A testable prediction about dark matter?

BBC NEWS | Science/Nature | Dark matter clues in oldest stars:

Tom Theuns, from Durham’s Institute for Computational Cosmology, told the festival: “What we found for the first time is that the nature of the dark matter is crucial to the nature of the first stars. “In cold dark matter the particles move very slowly; in warm dark matter they move very quickly,” he explained. “We found that if the dark matter consists of these fast moving particles, then the first stars form in very long, thin filaments. “The filaments have a length about a quarter the size of the Milky Way and contain an amount of matter and gas about 10 million times the mass of the Sun, so that provides a lot of fuel for many stars.” Exotic collection Some of the stars that formed within the filaments would have had a relatively low mass, which is of interest to astronomers as they have a long lifespan and could still survive today.
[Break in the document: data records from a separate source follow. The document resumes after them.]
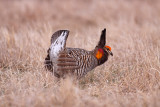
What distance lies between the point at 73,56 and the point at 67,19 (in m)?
6.46

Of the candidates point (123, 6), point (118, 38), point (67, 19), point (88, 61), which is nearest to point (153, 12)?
point (123, 6)

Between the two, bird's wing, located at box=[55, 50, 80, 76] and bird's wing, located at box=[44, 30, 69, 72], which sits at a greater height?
bird's wing, located at box=[44, 30, 69, 72]

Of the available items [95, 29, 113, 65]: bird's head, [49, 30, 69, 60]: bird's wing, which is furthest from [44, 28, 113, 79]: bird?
[95, 29, 113, 65]: bird's head

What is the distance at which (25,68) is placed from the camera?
203 inches

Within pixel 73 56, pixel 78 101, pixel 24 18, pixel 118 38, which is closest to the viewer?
pixel 78 101

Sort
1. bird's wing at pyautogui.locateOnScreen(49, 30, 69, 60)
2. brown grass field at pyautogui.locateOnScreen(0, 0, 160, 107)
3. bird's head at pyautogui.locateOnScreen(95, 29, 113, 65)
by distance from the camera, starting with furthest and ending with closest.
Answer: bird's head at pyautogui.locateOnScreen(95, 29, 113, 65) → bird's wing at pyautogui.locateOnScreen(49, 30, 69, 60) → brown grass field at pyautogui.locateOnScreen(0, 0, 160, 107)

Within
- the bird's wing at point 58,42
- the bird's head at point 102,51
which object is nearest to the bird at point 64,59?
the bird's wing at point 58,42

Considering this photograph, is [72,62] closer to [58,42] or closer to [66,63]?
[66,63]

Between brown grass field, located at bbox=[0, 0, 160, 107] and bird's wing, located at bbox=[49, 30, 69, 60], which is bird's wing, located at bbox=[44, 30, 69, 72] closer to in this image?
bird's wing, located at bbox=[49, 30, 69, 60]

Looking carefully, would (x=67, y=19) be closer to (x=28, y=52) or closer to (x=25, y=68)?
(x=28, y=52)

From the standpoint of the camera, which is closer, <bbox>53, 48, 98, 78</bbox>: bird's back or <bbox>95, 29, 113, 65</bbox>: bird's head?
<bbox>53, 48, 98, 78</bbox>: bird's back

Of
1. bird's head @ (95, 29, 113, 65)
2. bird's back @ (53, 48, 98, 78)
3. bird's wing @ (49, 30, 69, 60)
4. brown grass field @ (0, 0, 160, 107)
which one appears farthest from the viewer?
bird's head @ (95, 29, 113, 65)

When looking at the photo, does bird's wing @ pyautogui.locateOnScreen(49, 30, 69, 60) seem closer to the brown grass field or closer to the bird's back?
the bird's back

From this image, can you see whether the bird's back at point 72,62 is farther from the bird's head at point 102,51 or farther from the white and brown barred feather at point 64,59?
the bird's head at point 102,51
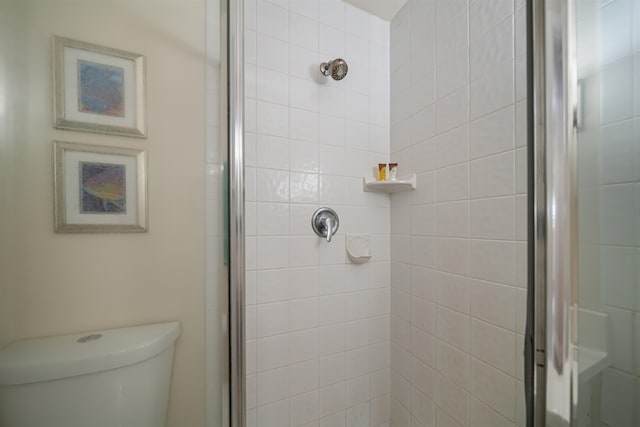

Simulations of dark matter behaviour in the first forming stars Simulation: With cold dark matter, structures become clumpy Dr Theuns added: “In stark contrast, what happens in (the simulation with) cold dark matter is very, very different. “Here, the first stars formed in little lumps of dark matter, and just one star per dark matter lump. And these stars are probably very massive as well: 100 solar masses.

Don’t these people know you never make testable predictions about the early universe?